What to produce — Reproduce exactly the lines below, starting with the line that contains "What amount of" and ending with the last line of the records, both included, and nothing else.

- - - -

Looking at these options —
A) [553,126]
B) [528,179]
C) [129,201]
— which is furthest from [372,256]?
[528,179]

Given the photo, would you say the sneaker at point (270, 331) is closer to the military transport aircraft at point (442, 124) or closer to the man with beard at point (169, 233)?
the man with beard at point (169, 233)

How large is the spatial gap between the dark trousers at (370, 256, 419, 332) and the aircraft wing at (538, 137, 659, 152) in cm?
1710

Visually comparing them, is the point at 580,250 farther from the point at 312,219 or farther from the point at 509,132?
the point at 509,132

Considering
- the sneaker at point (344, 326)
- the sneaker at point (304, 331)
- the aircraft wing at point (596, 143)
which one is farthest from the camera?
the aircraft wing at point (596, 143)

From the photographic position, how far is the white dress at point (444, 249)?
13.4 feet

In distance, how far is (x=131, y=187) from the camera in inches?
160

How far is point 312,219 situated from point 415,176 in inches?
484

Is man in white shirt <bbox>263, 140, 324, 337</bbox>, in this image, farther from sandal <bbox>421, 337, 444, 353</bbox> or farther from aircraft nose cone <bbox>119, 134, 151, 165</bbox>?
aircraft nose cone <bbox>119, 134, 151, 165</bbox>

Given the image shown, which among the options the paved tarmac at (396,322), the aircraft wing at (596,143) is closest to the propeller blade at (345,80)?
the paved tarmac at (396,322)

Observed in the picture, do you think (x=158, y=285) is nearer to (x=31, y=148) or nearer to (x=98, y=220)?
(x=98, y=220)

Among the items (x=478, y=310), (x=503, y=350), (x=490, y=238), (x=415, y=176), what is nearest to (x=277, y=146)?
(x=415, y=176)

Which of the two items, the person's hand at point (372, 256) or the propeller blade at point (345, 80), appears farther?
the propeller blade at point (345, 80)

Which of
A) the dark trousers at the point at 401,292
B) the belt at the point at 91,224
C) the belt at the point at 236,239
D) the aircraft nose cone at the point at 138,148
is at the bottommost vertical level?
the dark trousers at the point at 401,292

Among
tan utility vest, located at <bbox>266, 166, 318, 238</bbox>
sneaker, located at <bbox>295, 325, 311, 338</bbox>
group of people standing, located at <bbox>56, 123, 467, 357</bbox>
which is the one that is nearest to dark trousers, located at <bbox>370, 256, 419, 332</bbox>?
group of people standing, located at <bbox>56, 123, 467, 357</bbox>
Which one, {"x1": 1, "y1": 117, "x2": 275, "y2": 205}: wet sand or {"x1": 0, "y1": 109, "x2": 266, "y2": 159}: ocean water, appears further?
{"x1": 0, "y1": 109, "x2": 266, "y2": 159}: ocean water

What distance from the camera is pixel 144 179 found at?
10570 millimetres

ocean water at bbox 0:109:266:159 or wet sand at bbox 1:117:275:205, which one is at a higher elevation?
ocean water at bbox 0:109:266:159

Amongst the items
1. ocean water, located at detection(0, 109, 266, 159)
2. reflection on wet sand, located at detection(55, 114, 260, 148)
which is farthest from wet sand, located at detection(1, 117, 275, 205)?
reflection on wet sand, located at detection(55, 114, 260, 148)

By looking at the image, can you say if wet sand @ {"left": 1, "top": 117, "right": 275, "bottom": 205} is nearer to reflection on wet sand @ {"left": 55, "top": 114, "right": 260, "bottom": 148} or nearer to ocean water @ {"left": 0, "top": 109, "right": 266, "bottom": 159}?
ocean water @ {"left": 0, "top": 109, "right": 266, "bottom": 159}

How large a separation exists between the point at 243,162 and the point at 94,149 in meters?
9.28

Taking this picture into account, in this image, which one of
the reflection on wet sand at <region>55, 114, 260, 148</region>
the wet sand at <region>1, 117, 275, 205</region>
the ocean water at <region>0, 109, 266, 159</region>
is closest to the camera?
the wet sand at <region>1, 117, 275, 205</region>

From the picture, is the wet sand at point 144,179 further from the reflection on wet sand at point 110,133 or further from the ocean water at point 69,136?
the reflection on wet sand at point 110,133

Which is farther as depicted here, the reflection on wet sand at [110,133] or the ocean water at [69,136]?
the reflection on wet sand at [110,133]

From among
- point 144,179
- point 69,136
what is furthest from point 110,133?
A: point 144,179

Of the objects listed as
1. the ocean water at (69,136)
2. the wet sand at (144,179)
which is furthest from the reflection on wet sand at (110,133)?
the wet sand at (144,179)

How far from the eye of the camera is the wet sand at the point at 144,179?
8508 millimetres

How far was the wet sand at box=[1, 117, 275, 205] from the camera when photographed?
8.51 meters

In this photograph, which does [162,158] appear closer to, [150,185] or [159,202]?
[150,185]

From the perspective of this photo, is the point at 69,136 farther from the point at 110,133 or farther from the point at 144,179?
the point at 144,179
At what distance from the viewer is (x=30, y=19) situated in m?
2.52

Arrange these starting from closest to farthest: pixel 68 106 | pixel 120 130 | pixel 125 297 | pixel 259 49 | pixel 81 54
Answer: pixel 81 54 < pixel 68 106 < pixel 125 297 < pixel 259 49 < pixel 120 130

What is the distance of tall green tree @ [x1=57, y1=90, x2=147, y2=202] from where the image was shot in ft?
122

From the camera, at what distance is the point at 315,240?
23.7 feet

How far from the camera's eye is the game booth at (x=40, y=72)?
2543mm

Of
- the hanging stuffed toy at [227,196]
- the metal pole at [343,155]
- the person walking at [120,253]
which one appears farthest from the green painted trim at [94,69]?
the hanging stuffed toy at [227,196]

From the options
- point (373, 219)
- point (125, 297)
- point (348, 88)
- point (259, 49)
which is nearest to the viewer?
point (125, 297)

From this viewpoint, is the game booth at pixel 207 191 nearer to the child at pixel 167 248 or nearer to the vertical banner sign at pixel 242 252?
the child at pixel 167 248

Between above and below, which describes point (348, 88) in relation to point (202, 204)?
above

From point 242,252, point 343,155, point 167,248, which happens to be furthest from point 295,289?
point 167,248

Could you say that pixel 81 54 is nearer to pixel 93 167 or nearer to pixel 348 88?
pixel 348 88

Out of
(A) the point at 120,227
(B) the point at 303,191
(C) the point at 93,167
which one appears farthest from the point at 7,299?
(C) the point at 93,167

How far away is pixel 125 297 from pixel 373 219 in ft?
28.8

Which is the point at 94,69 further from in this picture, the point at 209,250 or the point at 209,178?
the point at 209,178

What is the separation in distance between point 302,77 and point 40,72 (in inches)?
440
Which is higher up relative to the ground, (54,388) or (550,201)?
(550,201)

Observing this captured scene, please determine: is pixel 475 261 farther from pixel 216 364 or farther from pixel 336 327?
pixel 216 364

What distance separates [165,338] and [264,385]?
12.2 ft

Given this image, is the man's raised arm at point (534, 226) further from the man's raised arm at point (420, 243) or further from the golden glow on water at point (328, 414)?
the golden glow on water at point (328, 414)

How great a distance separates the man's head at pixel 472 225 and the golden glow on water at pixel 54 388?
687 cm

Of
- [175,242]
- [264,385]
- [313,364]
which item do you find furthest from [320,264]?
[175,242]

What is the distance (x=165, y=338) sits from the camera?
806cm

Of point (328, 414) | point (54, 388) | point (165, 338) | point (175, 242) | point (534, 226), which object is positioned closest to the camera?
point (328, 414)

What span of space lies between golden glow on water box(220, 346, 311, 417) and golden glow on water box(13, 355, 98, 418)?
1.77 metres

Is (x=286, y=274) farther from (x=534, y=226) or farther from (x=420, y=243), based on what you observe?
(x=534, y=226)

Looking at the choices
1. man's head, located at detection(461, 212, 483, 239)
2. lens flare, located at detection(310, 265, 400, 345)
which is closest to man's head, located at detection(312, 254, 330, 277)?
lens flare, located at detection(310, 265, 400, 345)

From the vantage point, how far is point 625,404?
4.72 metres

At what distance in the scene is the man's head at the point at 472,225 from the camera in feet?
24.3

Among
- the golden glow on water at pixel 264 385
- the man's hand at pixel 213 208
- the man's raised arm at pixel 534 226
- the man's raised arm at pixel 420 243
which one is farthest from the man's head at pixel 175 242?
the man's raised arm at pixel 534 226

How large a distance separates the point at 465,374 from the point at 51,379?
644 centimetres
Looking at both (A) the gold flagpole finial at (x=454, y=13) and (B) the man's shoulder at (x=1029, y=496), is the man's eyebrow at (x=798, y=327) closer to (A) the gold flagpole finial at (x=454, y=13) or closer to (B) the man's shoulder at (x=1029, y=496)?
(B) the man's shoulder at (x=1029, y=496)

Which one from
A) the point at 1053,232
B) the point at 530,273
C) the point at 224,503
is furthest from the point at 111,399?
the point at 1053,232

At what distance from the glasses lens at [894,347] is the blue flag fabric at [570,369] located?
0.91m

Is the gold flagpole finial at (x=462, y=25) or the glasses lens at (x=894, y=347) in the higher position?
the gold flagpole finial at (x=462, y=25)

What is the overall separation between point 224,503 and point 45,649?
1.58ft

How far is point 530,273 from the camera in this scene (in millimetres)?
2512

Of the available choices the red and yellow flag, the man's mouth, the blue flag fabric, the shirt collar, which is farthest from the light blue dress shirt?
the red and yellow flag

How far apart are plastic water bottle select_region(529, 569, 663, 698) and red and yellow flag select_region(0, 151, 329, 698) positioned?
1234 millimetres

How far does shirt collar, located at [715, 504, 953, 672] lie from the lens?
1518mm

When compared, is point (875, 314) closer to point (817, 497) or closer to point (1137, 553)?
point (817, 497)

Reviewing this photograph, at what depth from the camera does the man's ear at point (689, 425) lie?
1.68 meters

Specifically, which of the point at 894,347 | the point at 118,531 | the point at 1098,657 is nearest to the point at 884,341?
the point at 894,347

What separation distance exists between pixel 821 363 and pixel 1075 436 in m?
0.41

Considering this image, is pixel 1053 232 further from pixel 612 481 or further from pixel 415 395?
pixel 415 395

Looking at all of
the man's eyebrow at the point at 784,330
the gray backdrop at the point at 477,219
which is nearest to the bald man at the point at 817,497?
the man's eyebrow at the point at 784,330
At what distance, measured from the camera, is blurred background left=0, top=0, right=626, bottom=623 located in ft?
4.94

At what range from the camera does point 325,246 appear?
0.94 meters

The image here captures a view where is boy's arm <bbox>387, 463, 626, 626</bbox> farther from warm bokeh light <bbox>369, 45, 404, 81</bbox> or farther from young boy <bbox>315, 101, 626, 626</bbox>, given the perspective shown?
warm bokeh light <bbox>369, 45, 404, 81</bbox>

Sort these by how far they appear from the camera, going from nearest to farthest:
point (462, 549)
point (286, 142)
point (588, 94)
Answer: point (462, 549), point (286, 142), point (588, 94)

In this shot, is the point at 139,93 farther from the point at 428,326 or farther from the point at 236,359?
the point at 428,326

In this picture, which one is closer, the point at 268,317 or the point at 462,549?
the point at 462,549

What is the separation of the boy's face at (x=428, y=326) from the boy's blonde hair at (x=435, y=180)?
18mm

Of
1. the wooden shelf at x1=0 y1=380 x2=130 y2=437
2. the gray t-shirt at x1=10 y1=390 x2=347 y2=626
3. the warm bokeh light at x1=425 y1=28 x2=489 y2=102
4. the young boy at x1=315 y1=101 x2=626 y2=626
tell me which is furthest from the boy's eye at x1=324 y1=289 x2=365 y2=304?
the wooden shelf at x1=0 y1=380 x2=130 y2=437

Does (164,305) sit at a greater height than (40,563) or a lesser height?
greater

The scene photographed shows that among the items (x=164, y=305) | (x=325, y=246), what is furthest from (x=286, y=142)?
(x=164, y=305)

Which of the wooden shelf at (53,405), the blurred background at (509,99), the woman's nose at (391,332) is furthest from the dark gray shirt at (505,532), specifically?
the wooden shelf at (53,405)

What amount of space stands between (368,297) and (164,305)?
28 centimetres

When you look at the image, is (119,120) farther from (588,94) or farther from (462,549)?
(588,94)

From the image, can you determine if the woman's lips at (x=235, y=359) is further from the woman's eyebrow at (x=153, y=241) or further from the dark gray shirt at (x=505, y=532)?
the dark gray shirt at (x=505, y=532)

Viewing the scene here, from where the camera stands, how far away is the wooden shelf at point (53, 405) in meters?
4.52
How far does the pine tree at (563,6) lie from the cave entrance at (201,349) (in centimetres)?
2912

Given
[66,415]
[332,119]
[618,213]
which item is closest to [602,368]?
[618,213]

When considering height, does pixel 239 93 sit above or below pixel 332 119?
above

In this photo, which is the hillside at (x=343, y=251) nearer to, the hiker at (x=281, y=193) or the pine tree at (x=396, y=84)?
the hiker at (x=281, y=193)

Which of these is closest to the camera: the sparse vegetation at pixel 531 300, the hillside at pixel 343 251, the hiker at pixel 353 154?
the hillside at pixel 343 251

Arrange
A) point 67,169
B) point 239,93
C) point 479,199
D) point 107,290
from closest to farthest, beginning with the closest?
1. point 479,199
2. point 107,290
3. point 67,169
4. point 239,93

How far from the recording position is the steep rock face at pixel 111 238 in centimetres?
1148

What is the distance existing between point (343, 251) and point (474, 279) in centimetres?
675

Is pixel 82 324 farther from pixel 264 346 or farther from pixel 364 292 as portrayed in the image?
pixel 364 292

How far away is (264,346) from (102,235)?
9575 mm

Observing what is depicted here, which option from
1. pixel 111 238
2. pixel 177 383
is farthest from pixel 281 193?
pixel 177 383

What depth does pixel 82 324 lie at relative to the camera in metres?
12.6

- - - -

Written answer —
What amount of space stands between (368,297) and (164,305)?
28 centimetres

When you look at the image, is (119,120) farther from (588,94) or farther from (462,549)?
(588,94)

From the image, can you determine if the woman's lips at (x=235, y=359) is further from the woman's eyebrow at (x=153, y=241) or further from the dark gray shirt at (x=505, y=532)?
the dark gray shirt at (x=505, y=532)

Viewing the scene here, from where the camera stands, how far away is the wooden shelf at point (53, 405) in meters?
4.52
How far does the pine tree at (563,6) lie from the cave entrance at (201,349) (in centimetres)?
2912

Given
[66,415]
[332,119]
[618,213]
which item is closest to [602,368]?
[618,213]

When considering height, does pixel 239 93 sit above or below pixel 332 119?
above

In this photo, which is the hillside at (x=343, y=251) nearer to, the hiker at (x=281, y=193) or the pine tree at (x=396, y=84)?
the hiker at (x=281, y=193)

Which of these is closest to the camera: the sparse vegetation at pixel 531 300, the hillside at pixel 343 251, the hiker at pixel 353 154?
the hillside at pixel 343 251

Arrange
A) point 67,169
B) point 239,93
C) point 479,199
D) point 107,290
from closest to farthest, beginning with the closest?
1. point 479,199
2. point 107,290
3. point 67,169
4. point 239,93

How far from the recording position is the steep rock face at pixel 111 238 in centimetres?
1148

What is the distance existing between point (343, 251) and point (474, 279) in centimetres?
675

Is pixel 82 324 farther from pixel 264 346 or farther from pixel 364 292 as portrayed in the image?
pixel 364 292

How far away is (264,346) from (102,235)?
9575 mm

Observing what is depicted here, which option from
1. pixel 111 238
2. pixel 177 383
is farthest from pixel 281 193?
pixel 177 383

What depth does pixel 82 324 lie at relative to the camera in metres?
12.6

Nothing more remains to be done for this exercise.